義村 朝義(よしむら ちょうぎ、1866年(慶応2年)-1945年(昭和20年))は、琉球王国末期に生まれた琉球王族であり、義村御殿4世当主。書道や絵画をよくし、また、空手(唐手)家としても知られる。

按司の正装をする義村朝義

生涯

編集

義村朝義は、1866年(慶応2年)9月27日、義村御殿3世・義村按司朝明の次男として首里赤平村(現・那覇市首里赤平町)に生まれた。唐名は向明徳、号は仁斎もしくは得寿。童名は思亀(うみかめ)といった。義村御殿は、尚穆王の三男・義村王子朝宜を元祖とする琉球王族で、代々東風平間切(現・八重瀬町東風平地区)を領する大名家であった。父・朝明は頑固党(反日派)の中心人物で、1896年(明治29年)に琉球独立陳情のため清国へ長男・朝真とともに亡命した。朝義の母・真蒲戸は伊江御殿の伊江王子朝直の長女であった。また、朝義は本部御殿本部朝基とはいとこだった[1]

 
日本刀を手にする空手着姿の義村朝義

義村朝義は、「『権門の次男坊』として、広大な御殿の中に育ち、多くの奉公人にかしずかれて、気随気ままにふるまっていた」[2]が、11、2歳の頃より空手を習うようになった。最初の師匠は、義村御殿の総聞(会計・事務職)だった老人某で、ナイファンチとパッサイを教わった。17、8歳の頃からは、兄・朝真とともに首里手松村宗棍に師事して五十四歩とクーサンクーの型、さらに棒術と剣術を教わった。

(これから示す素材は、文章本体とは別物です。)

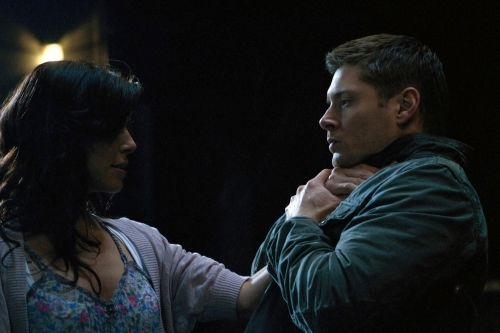 """Let It Bleed"" - Cindy Sampson as Lisa, Jensen Ackles as Dean in SUPERNATURAL on The CW. Photo: Michael Courtney/The CW ©2011 The CW Network, LLC. All Rights Reserved."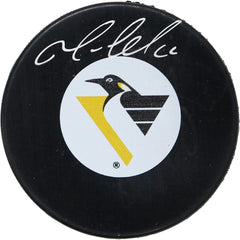 Mario Lemieux Pittsburgh Penguins Signed Autographed Penguins Retro Logo NHL Hockey Puck Global COA with Display Holder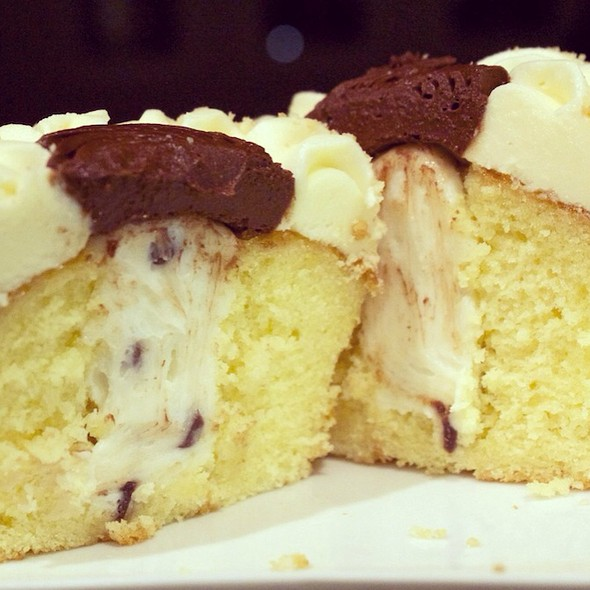 O.M.G!!! (Cannoli Cupcake Cross Section) @ Whole Foods Market - Boca Raton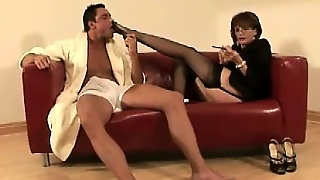 Lady Sonia Foot Worshipped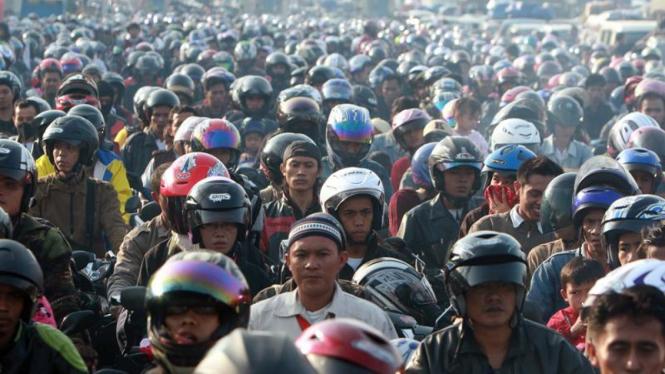 Mudik Lebaran : Pelabuhan Merak, Banten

22、3歳の頃からは、那覇手東恩納寛量にも師事した。当初、首里から月三回ほど通い、後には首里の邸宅へ出張してもらい、「サンシン」(ママ)とペッチウリンを習得した。ほかにも10歳の頃より馬術を習い、19歳から23歳まで有名な馬術の師匠・真喜屋に師事した。屋敷内に木馬があり、まずそれで型を一通り稽古したあと、識名の馬場で実習したという。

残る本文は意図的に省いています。